Arévalo, el cómico de las gasolineras, se queja en una entrevista en La Vanguardia de que en España "ya no se pueden contar chistes de mariquitas", habiendo como hay -dice- "mariquitas de verdad (sic) mariconeando" en las televisiones. La maldita corrección política -se duele Arévalo- es la causa de su declive.

A uno, que aprendió los rudimentos del chiste en la guantera de un Ford Fiesta, y que iba a párvulos cuando las imitaciones de maricas, cojos y gangosos se enseñoreban del recreo para escarnio de los débiles, le inquieta el lamento existencial y laboral de Arévalo.
No hacen ninguna gracia los pucheros de Arévalo -y eso que los gordos bajitos producen unas ganas irresistibles de reír- porque una reflexión tan seria en un hombre tan gracioso es un síntoma inequívoco de decadencia.

¿Pero qué demonios hace Arévalo, ingenio de las casetes, hablando de la dictadura de la corrección y poniendo de relieve su falta de swing humorístico en lugar de hacer pedorretas que es lo que se le da bien?

-------------------------

_EXPLORA EL MATERIAL:_
• 1. Reescribe el pasaje de la columna sobre Arévalo que empieza en "Arévalo, el cómico" y termina en "de su declive.", poniendo "áreas de servicio" en lugar de "gasolineras".
• 2. Responde a estas preguntas sobre la columna sobre Arévalo:
(a) ¿En qué periódico aparece la entrevista con Arévalo?
(b) ¿Qué culpa Arévalo de su declive?
(c) ¿En la guantera de qué coche se aprendieron, según la columna, los rudimentos del chiste?
• 3. Sigue escribiendo la columna sobre Arévalo desde su última frase.
Las filas proceden de otra fuente distinta de la columna.

_MATERIAL MOSTRADO:_
-------------------------

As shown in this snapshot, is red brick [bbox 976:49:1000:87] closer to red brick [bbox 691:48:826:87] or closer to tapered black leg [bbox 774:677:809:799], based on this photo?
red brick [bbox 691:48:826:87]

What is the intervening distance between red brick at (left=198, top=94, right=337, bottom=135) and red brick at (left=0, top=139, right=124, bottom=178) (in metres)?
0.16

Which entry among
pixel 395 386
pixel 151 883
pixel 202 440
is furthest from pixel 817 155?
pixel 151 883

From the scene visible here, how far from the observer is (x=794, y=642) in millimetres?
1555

-------------------------

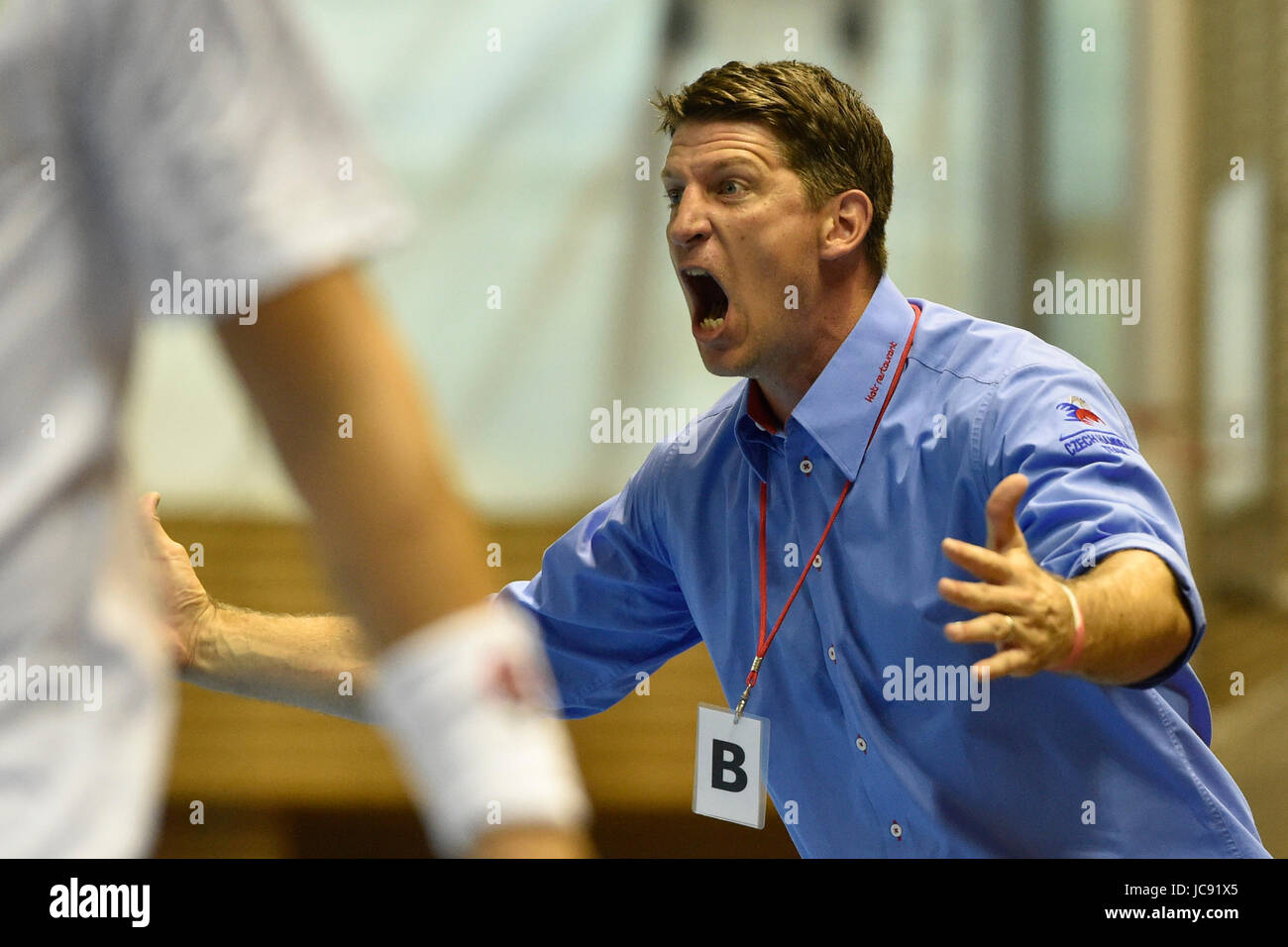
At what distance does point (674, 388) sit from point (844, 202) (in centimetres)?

-------------------------

_LISTA DE RESPUESTAS:_
• 1.
Arévalo, el cómico de las áreas de servicio, se queja en una entrevista en La Vanguardia de que en España "ya no se pueden contar chistes de mariquitas", habiendo como hay -dice- "mariquitas de verdad (sic) mariconeando" en las televisiones. La maldita corrección política -se duele Arévalo- es la causa de su declive.

• 2.
(a) En La Vanguardia.
(b) La corrección política.
(c) En la de un Ford Fiesta.

• 3.
Aun a riesgo de terminar llorando, pues no se sale indemne de la caída de los ídolos, sigo leyendo la entrevista de Arévalo, el de los chistes de la mili y los gangosos en las ferreterías, confiado en que más pronto que tarde reaparecerá aquel chispazo costumbrista que tanto divertía a la España en tecnicolor. Sin embargo, respuesta tras respuesta, línea tras línea, surge un hombre que sermonea sobre la pérdida del sentido del humor genuinamente hispano, sobre la inesperada incapacidad de los españoles para reírse de sí mismos -de los chistes de Arévalo, se entiende- y sobre las dificultades de los "enanitos" -así en diminutivo- que "no pueden trabajar de toreros bomberos".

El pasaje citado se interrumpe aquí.